Pourquoi ai-je donc attendu si longtemps ?... Début septembre, c'est accompagné de Barney, fin connaisseur du massif et de Jean-Chris un copain marseillais que nous prenons la direction de l'Italie pour un séjour  dans le paradis de l'escalade: le massif des Dolomites ! Massif à la roche calcaire qui peut paraître à première vue friable mais qui est le plus souvent excellente et propice à la grimpe. Les grimpeurs italiens ne s'y sont pas trompés pour y avoir tracé des itinéraires de grande classe dès le début du siècle dernier. Même si l'on compte quelques itinéraires modernes, très difficiles mais solidement équipés, les voies classiques sont elles équipées de manière traditionnelle, c'est à dire sur pitons...sur quelques pitons devrais-je dire tant les itinéraires sont restés dans leur état d'origine, à quelques exeptions près. Il faut dire qu'à l'époque où les voies ont été ouvertes, il fallait réfléchir à deux fois avant de planter un clou. D'une part, le matériel d'alors était lourd. D'autre part, il faut savoir qu'au début du siècle, le leader de la cordée, après avoir planté son clou, devait se désencorder, passer sa corde dans l'anneau du piton et se réencorder, les mousquetons ayant été inventés bien plus tard....ça fait réfléchir ! Aujourd'hui, même avec toute notre quincaillerie, on ne fait pas les malins... Mais un conseil, allez-y ! Les itinéraires faciles sont nombreux bien qu'il fasse toujours compléter l'équipement en place avec quelques coinceurs et cordelettes.

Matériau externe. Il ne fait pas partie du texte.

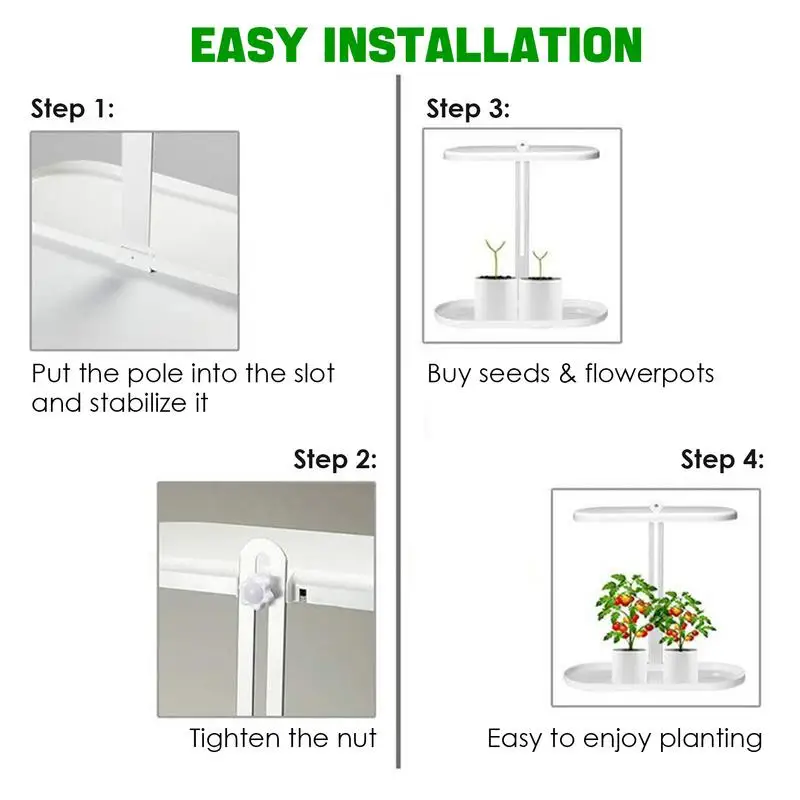 EASY INSTALLATION

Step 1:

Put the pole into the slot and stabilize it

Step 2:

Tighten the nut

Step 3:

Buy seeds & flowerpots

Step 4:

Easy to enjoy planting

Pour en savoir plus sur l'histoire de l'escalade dans les Dolomites, un ouvrage très complet écrit par mon ami Barney vient de sortir aux éditions du Mont-Blanc:

http://leseditionsdumontblanc.com/livres/dolomites-150-ans-dhistoire/


1- Massif du Sasso Pordoï:

Départ voie Maria.
Barney est heureux !
Encore de beaux restes l'ami !
Jean-Chris en tête, troisième longueur.
Une cordée dans une voie voisine.
Dolomites = parois verticales !
Belle traversée.
Vue sur le passo (col) Pordoï.
Notre voie du jour, paroi de gauche.


2- Massif de la Tofane:

La Tofane au petit matin.
Le primero spigolo, 400m.
Le beau temps ne durera pas, nous prendrons la grêle !
L'attaque de la voie.
Jean-Chris dans le premier pas dur.
Une cordée sous grand le toit, voie difficile, mais équipée.
Barney en tête.
Il faut souvent chercher l'itinéraire...
Jean-Chris, deuxième passage dur.
Descente complexe et engagée...


3- Massif de la Moiazza:

Vu du col, notre objectif du jour...
...La Torre Jolanda.
Le temps se couvre vite dans les Dolomites !


 4- Refuge de Vazzoler:

La Torre Trieste...900m !
La Torre Vénezia, notre objectif.
600m...
Punta Agordo.
Au départ de la voie Andrich-Faé.
Il n'y a pas que de la roche.
La prochaîne fois, nous reviendrons gravir "la Tissi"...
Le mauvais temps arrive, nous rentrons à la maison.